Maxime du Temple de Delphes

Il serait superficiel de lier le terrorisme qui commence à investir la Tunisie au contexte actuel, à un parti politique, ou bien, à un siècle marqué par la décennie noire algérienne et par la montée des groupuscules fondamentalistes armés. Celui qui fait ce lien n'aurait pas pris en considération une donnée très importante: Le terrorisme nait et s'épanouit dans une société qui lui tend les bras.

Si ce phénomène s'est implanté en Algérie, puis au Pakistan, en Afghanistan et un peu partout dans le monde arabo-musulman, c'est que cela est dû, en grande partie, à nos sociétés qui ont noué depuis des siècles des liens solides avec le fondamentalisme religieux.

Le terrorisme ne serait que l'épiphénomène d'un ensemble complexe de pathologies sociales profondes et délétères qui ont été, de tout temps, révélées et appuyées par les événements historiques ainsi que par des discours politico-religieux précis et ciblés.

Le terrorisme a, aujourd'hui, retrouvé un terreau fertile en Tunisie car plusieurs facteurs prêtent à sa réinstallation:

Les prémices d'un éveil démocratique engendrant une lutte pour le pouvoir avec tous les moyens subversifs qu'il faudrait utiliser pour s'en accaparer.

Contrairement à ce que pensent certains d'entre nous, la crise économique arrange les acteurs du terrorisme. Elle aggrave la pauvreté et le sentiment d'abandon parmi les classes sociales les moins privilégiés favorisant, ainsi, l'émergence et l'épanouissement des idéologies fondamentalistes, en témoigne l'histoire du nazisme et du fascisme en Europe.

D'un autre côté, l'influence croissante du néo-fondamentalisme sur la société tunisienne, via les chaînes de télé-prédication, a fini par convertir de nombreux Tunisiens à l'extrémisme religieux. Ce travail d'endoctrinement long et méticuleux a débuté depuis deux décennies. Il continue jusqu'à ce jour à travers une panoplie de téléprédicateurs citant, quotidiennement, les vertus du voile pour les femmes, ou bien, incitant les jeunes hommes à aller au jihad contre les "infidèles" et "les croisés".

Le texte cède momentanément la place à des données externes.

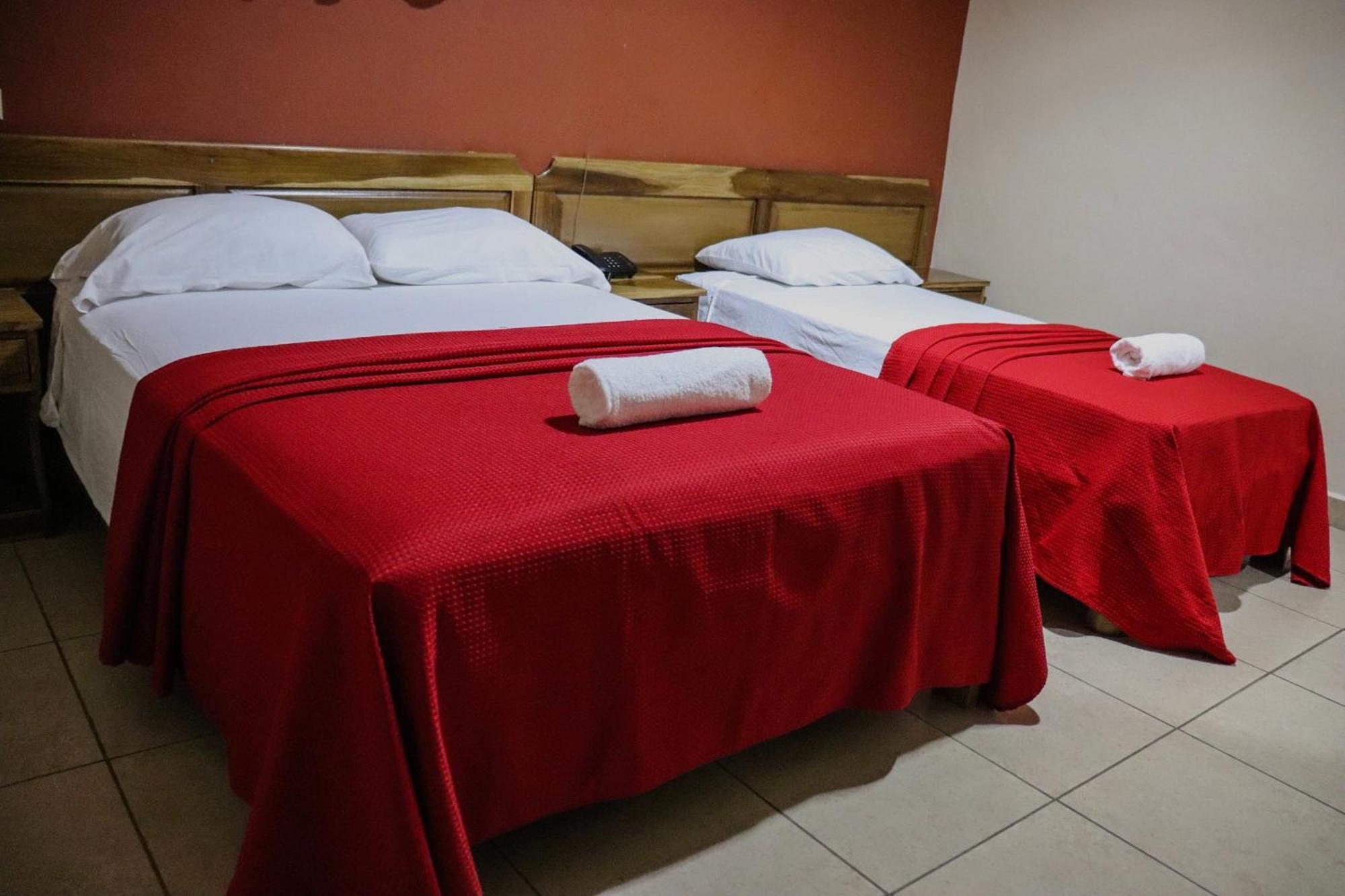 Hotel Residencial Panamericano David Extérieur photo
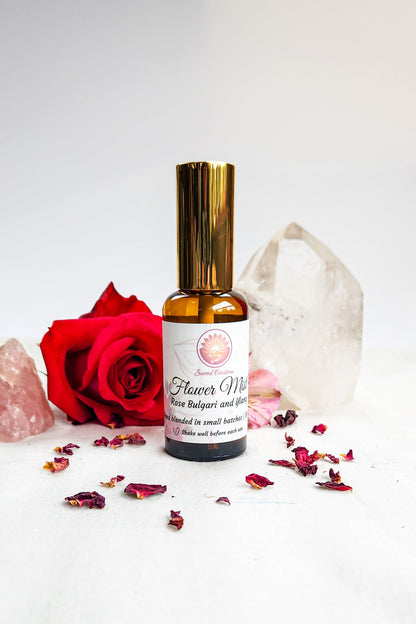 Rose Bulgari and Ylang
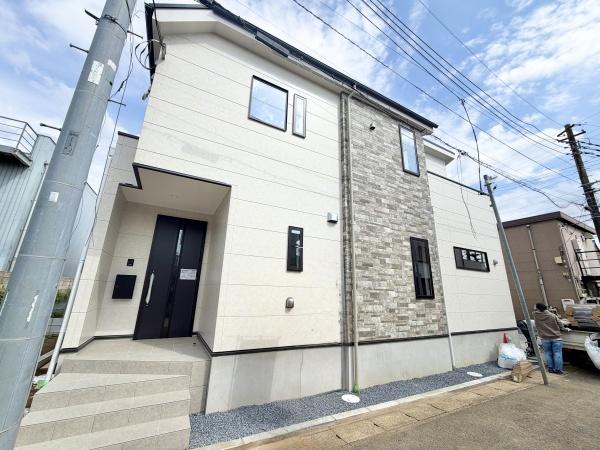 若葉区桜木15期 新築戸建 1号棟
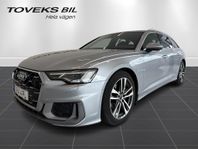 Audi A6 L A6 AVANT 2.0 TDI S-line 2024 Moms/B&O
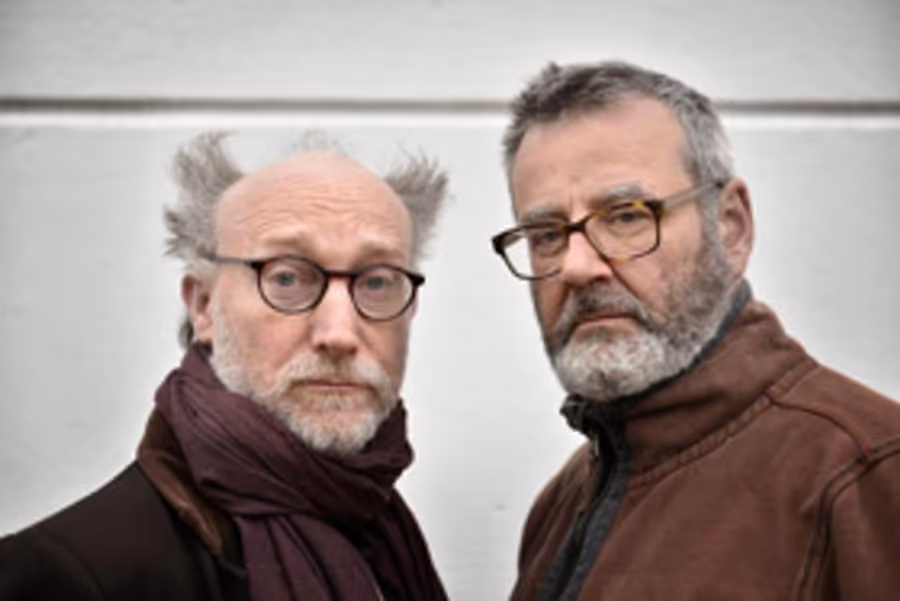 Review: A SOCKFUL OF CUSTARD, Pleasance Theatre Image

L'affaiblissement naturel puis systématique des fondements de l'Etat tunisien, suite à la chute du régime de Ben Ali et à la mise en place d'un projet de restructuration à échelle islamique, engendre une période de transition qu'on pourrait qualifier de chaotique ou de violente, mais qui devrait déboucher, au final, sur le renversement total de l'ordre établi. Pour se faire, rien ne vaut le terrorisme dans la création d'un univers symbolique de chaos et de violence où même les relations intrasociales et le champ lexical quotidiens contribuent à sa prolifération.

Par ailleurs, l'expérience terroriste des années 80 n'a pas abouti sur un travail de fond concernant le problème du terrorisme. L'élite pensante tunisienne n'a pas bénéficié du soutien nécessaire des autorités pour se plonger dans l'étude du phénomène terroriste. Quant aux adeptes de la solution facile, ils se sont, clairement, positionnés en faveur du retour de l'autocratie afin de remédier à ce mal.

Sur le plan internationale, force est de constater que la problématique palestinienne, les deux guerres du Golfe et la colonisation de l'Irak n'ont pas arrangé la situation, causant ainsi une plaie narcissique dans l'inconscient collectif arabo-musulman et suscitant haine et désir de vengeance.

Finalement, une allégorie du terrorisme peindrait ce phénomène comme tumeur maligne s'agrippant au corps sociétal et qui croît, sournoisement, en se nourrissant des déséquilibres, des mauvaises habitudes et du mode de vie que la société a fabriqués et adoptés tout au long de son parcours. Aussi, il ne sert à rien de traiter cette tumeur sans traiter les facteurs endogènes qui en sont responsables.